* _TASK PROMPT_
Answer these questions from the article on climate change deniers in Congress:
(a) What percentage of climate scientists, at minimum, agree that climate change is happening and is caused by human activity?
(b) Which NASA scientist spoke before a Congressional committee in 1988?
(c) Whose survey found that more than half of the 115th Congress are climate change deniers?

* _DOCUMENT SEGMENT_
··········

The Climate Change Deniers in Congress

BySarah Emersonillustrated byKitron Neuschatz

How many are representing your state?

What would you think if your government didn't believe in gravity? If your senator alleged that, because they couldn't see it, perhaps it didn't exist. To many, this might seem absurd—the science is enough to know that it's real.

Like gravity, climate change isn't always obvious, but its forces on Earth are increasingly clear. Yet, more than half of America's 115th Congress are climate change deniers, according to a Motherboard survey of their personal testimonies and voting records.

The majority of climate scientists—at least 97 percent—agree that climate change is happening, and is a consequence of human activity. Government and independent climate scientists alike have published abundant evidence showing our impact on Earth's climate. Meanwhile, task forces like the United Nations' Intergovernmental Panel on Climate Change (IPCC), have underscored the necessity of significantly reducing our global emissions.

The United States is facing one of its most anti-science Congresses in history.

Almost 30 years ago, a NASA scientist named James Hansen pleaded with Congress, under the Reagan Administration, to accept the evidence and do something about it. "It is already happening now," Hansen said before a Congressional committee in 1988.

Fast-forward three decades, and the United States is facing one of its most anti-science Congresses in history. Many members of the Senate and House of Representatives have gone on-record to denounce climate change as a hoax. Others have proven through their votes that regulating greenhouse gas emissions is not a priority. And still, some state representatives claim to believe in human-made climate change, but consistently support policies that would erode initiatives to combat it.

··········

* _MATERIAL PROVIDED_
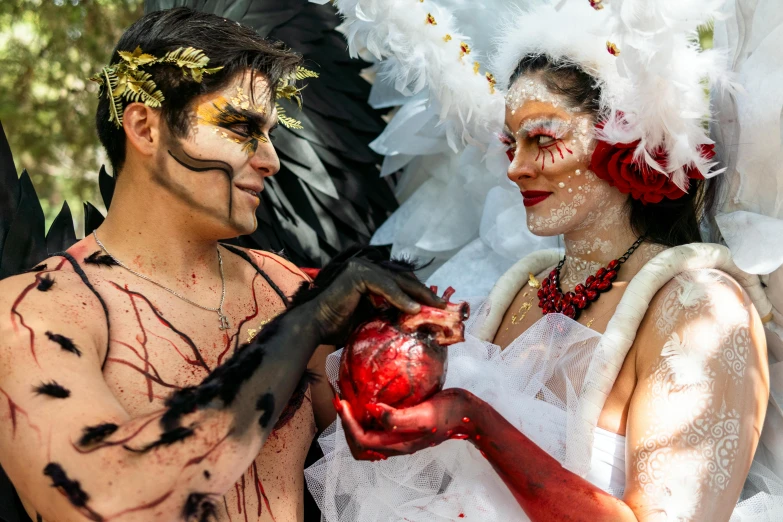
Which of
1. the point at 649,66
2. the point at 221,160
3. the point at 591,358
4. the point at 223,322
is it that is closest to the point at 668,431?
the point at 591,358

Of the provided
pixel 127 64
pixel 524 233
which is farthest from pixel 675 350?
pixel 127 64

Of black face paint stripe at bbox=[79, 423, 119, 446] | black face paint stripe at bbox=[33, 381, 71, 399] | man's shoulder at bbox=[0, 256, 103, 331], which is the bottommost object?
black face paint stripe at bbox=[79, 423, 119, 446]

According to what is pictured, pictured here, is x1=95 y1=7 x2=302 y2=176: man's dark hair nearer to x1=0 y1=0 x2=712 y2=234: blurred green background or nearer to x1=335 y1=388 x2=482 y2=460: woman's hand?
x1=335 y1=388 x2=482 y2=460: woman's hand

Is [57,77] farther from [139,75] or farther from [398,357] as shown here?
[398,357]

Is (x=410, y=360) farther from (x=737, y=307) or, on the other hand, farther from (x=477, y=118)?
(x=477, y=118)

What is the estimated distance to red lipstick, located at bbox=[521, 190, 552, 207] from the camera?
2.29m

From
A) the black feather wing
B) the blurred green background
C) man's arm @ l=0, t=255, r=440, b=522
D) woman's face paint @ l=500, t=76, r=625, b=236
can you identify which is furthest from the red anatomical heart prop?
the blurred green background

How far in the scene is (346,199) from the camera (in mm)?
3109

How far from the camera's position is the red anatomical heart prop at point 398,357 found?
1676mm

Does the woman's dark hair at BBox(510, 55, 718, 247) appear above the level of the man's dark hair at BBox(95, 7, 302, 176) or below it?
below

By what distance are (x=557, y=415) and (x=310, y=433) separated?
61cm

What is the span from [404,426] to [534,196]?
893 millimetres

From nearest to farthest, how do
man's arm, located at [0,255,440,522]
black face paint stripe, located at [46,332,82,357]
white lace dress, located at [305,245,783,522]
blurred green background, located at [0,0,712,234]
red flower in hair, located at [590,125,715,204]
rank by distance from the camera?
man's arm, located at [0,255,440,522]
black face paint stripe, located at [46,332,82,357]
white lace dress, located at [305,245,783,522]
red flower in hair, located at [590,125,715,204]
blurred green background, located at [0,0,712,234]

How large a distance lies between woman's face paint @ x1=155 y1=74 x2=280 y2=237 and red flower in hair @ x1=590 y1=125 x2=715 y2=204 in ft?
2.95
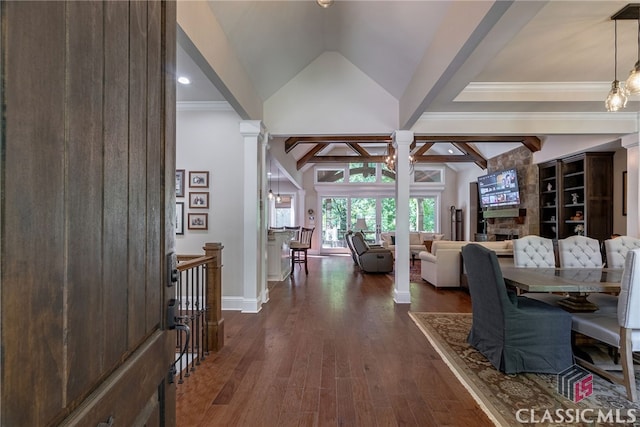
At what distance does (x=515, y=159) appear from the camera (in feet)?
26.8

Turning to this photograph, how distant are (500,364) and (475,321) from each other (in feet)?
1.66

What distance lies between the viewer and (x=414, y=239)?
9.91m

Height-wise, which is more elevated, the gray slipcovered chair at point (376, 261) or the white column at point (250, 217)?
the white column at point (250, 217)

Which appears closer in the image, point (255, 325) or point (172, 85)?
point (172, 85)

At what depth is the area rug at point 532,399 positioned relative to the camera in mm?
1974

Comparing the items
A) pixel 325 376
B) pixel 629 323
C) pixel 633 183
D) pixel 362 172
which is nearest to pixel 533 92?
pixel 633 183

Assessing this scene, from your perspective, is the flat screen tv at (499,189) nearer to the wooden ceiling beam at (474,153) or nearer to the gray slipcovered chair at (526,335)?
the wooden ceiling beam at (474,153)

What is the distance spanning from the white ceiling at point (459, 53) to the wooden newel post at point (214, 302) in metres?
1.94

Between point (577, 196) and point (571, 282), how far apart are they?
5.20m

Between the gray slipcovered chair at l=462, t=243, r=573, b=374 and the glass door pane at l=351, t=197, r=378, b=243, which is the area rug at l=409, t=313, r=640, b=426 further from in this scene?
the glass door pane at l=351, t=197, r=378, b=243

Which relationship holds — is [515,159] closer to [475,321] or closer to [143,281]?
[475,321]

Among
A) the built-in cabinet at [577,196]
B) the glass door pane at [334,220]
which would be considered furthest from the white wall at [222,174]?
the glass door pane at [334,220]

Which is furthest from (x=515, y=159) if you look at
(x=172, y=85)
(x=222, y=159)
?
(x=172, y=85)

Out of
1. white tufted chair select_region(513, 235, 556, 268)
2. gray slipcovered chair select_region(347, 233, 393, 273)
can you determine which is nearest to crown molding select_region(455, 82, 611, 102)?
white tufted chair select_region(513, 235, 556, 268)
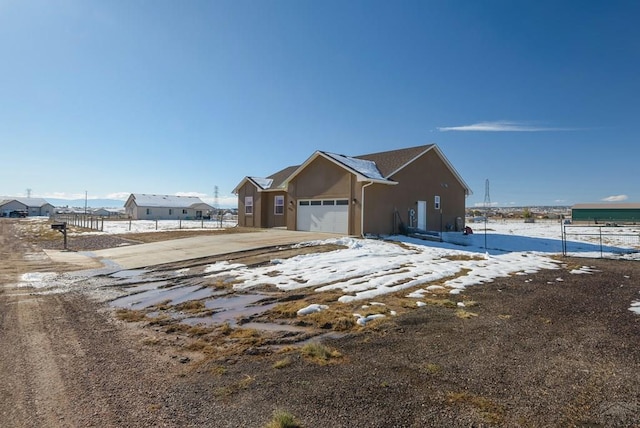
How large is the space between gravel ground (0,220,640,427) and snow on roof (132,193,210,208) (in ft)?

··········

* _TASK RESULT_
(a) At least 97 percent.
(b) James Hansen.
(c) Motherboard's.